Marc Johnson, associate professor of molecular microbiology and immunology at the Bond Life Sciences Center, studies the way a virus puts itself together inside a host cell and fights off the cell’s defenses. //photo by CALEB O’BRIEN/Bond LSC
Marc Johnson, associate professor of molecular microbiology and immunology at the Bond Life Sciences Center, studies the way a virus puts itself together inside a host cell and fights off the cell’s defenses.
“We don’t know all the cellular genes, cellular machinery and cellular pathways that viruses are harnessing,” Johnson said. “The best way to say that a virus requires a particular gene would be to knock it out of the cell and see if the virus can still replicate.”
“CRISPR is a real ground shift in how we can do science,” he said. “Things that took 6 months to a year to make one gene before, now we can do half-a-dozen in a week.”
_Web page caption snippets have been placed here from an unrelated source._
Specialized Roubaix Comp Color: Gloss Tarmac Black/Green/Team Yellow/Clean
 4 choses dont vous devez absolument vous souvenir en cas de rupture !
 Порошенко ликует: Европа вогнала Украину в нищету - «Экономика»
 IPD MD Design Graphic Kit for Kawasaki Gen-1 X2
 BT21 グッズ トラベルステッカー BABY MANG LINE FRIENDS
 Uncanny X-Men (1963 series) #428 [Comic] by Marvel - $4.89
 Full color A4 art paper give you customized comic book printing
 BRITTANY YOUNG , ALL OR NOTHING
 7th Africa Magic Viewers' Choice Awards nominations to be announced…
The technique has altered the rate at which Johnson’s research proceeds and expanded the scope of his lab’s work. “It’s allowed me to take a step back and think about the whole genome, as opposed to being totally focused on this one thing or that one thing,” Johnson said. “I’d never really taken a step back to think about the whole genome — every gene, where are they and what families. It’s changed my outlook on the cell, the way I can think about it.”
The CRISPR era
Amos-Landgraf and the researchers at NSRRC are still in the process of validating their pig model: developing primers to identify the mutation and creating the CRISPRs themselves. Once everything is ready, they’ll test out the lesion-detecting colonoscope, and if all goes well, move into human trials — far faster and more economically than would have been possible a few years ago.
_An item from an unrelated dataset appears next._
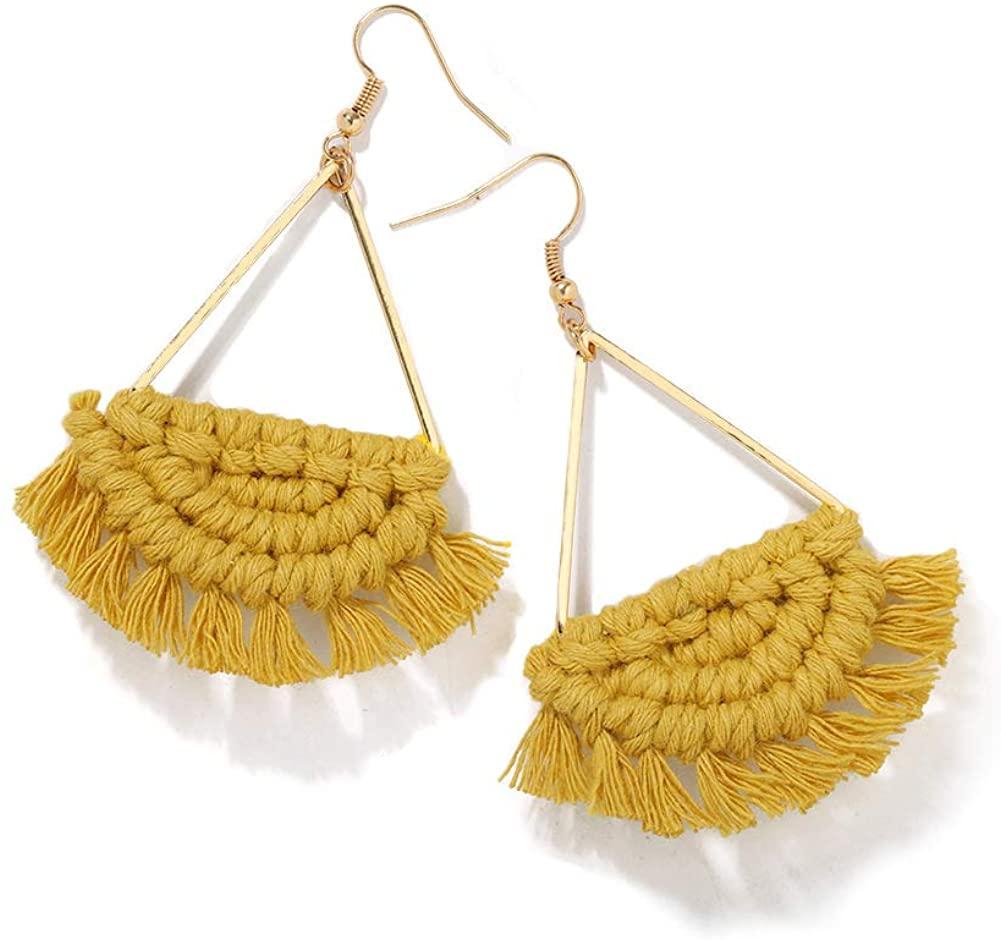 Bohemian Handmade Tassel Dangle Drop Statement Earrings Vintage Fan-shaped Fringe Silky Tiered Thread Vacation Seaside Earrings for Women Girls Fashion Special Jewelry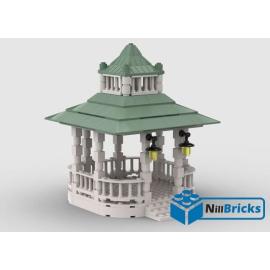 NOTICE DE MONTAGE NILLBRICKS LEGO KIOSQUE : NM00345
But Amos-Landgraf is tantalized by the possibilities the technology offers beyond increased speed and reduced costs: “To be able to tease apart not just a single gene in a pathway, but maybe think about knocking out or altering all the genes in a pathway and looking at combinations of those pathways… You can start thinking about multiple gene knockouts, multiple gene manipulations all within the same experiment,” he said.
“And that is not only cost saving, but it becomes a really powerful tool when you want to interrogate biology. We’ve entered a new era of genetics and genomics.”